Initial Cdk1 activation requires S109 dephosphorylation
While PKA downregulation is essential for triggering Cdk1 activation in response to Pg, a high level of PKA activity has no effect on the MPF autoamplification loop16,25,32,43. As a key substrate for PKA, ARPP19 dephosphorylation at S109 should therefore be required for Cdk1 activation induced by Pg but not for the MPF autoamplification process.

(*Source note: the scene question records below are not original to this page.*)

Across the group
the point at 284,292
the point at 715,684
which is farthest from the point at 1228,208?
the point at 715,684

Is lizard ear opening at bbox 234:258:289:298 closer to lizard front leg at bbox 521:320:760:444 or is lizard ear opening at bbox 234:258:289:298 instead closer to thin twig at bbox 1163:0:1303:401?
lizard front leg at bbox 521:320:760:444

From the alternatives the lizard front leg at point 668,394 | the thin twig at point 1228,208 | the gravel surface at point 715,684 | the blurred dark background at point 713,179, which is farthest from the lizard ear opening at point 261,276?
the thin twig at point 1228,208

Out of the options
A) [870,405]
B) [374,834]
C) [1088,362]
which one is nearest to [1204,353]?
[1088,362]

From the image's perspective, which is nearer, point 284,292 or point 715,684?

To determine whether ARPP19 dephosphorylation at S109 is involved in the initial activation of Cdk1, prophase oocytes were injected with WT- or S109D-GST-ARPP (300 ng per oocyte) and meiotic maturation was triggered by Pg or by injecting PKI, Mos or a non-degradable form of cyclin B (Δ90). All these proteins lead to the formation of a starter amount of Cdk1 in a PKA-dependent manner, upstream of the autoamplification loop15,16,17,40,44,45. The presence of WT-GST-ARPP did not impair Cdk1 activation in response to Pg, PKI or Δ90-cyclin B injection as seen by Gwl activation, cyclin B2 upshift, MAPK phosphorylation, Cdk1 dephosphorylation at Y15 and Cdk1 substrate phosphorylation (Fig. 5a). In contrast, injecting S109D-GST-ARPP prevented Cdk1 activation induced by Pg, PKI or Δ90-cyclin B (Fig. 5a). Similarly, the injection of Mos was unable to activate Cdk1 in the presence of the S109D mutant (Fig. 5b). Under these conditions, Mos-induced MAPK activation was abolished by the injection of S109D-GST-ARPP in agreement with previous results showing that high PKA activity prevents activation of MAPK by Mos44. Our results demonstrate that ARPP19 is the crucial substrate of PKA that needs to be dephosphorylated to generate the threshold level of active Cdk1, which consequently fires the autoamplification process.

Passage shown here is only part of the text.